Он рассказал всё, стараясь не смягчать и не украшать: про баб с вёдрами, про то, что их прислали заливать известь; про швабру Гурьева; про то, как хрустнула рука; про рыжего мужика с бабьим лицом, который плакал и кричал про детей; про то, что он смотрел и не отвернулся, и что заставлять себя пришлось.

Мама́ слушала, не перебивая, сложив руки на коленях.

Когда он кончил, она долго молчала.

— Теперь я это тоже видела, — сказала она. — Спасибо.

И налила ему ещё чаю.

* * *

Про Серпуховской уезд ему сказал Тарусов, ещё в Козлове, между делом, отвечая совсем на другой вопрос.

— Хотите посмотреть, как надо? Поезжайте в Московскую губернию, в Серпуховской. Там участок держит один — двадцать пять деревень, четыре фабрики и монастырь.
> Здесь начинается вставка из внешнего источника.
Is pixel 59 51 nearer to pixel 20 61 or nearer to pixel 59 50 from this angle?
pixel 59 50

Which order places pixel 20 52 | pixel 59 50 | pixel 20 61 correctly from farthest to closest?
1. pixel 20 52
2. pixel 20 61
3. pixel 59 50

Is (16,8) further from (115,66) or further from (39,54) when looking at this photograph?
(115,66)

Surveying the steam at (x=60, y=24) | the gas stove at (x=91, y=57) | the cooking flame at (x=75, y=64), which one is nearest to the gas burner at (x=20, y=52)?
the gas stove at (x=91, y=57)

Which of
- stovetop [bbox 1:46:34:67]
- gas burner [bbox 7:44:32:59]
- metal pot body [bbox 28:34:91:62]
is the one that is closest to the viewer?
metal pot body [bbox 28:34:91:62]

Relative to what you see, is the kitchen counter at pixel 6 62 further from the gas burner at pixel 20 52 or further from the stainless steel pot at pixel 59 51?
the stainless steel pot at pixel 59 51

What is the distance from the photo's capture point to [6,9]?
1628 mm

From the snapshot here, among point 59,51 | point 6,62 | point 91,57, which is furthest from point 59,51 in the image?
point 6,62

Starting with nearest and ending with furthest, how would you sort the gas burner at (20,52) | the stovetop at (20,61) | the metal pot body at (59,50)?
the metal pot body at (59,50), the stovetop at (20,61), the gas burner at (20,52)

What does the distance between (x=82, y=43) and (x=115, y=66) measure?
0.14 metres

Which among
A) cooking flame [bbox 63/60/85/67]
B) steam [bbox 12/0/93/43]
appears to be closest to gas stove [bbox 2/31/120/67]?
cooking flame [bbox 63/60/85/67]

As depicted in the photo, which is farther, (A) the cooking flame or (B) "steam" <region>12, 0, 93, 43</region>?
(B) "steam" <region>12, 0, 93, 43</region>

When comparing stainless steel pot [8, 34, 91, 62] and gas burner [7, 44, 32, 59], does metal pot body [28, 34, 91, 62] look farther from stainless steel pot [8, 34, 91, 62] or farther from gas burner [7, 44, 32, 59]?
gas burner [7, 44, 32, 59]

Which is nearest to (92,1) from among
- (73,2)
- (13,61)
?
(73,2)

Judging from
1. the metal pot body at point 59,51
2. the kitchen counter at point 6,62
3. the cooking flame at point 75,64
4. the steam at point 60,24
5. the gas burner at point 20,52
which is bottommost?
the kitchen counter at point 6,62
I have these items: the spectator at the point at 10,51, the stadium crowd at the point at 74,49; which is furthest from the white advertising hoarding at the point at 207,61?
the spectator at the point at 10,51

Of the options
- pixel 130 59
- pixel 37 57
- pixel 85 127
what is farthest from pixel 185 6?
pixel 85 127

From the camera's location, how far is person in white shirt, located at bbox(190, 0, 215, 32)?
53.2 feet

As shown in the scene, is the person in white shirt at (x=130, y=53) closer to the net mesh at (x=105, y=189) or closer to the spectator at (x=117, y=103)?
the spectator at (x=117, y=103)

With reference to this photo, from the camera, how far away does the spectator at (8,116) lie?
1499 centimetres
Жалованья не берёт.

— Фамилия?

— Чехов, — сказал Тарусов. — Тот самый, если вам это что-нибудь говорит.

Это говорило.

Миша три дня по дороге воевал сам с собой и, кажется, победил не полностью.

Он совершенно точно знал, чего делать нельзя. Нельзя говорить, что читал. Нельзя говорить, что будет читать. Нельзя ронять названий. Нельзя смотреть на человека так, как смотрят на памятник, потому что памятнику тридцать два года и он в это лето лечит понос по деревням.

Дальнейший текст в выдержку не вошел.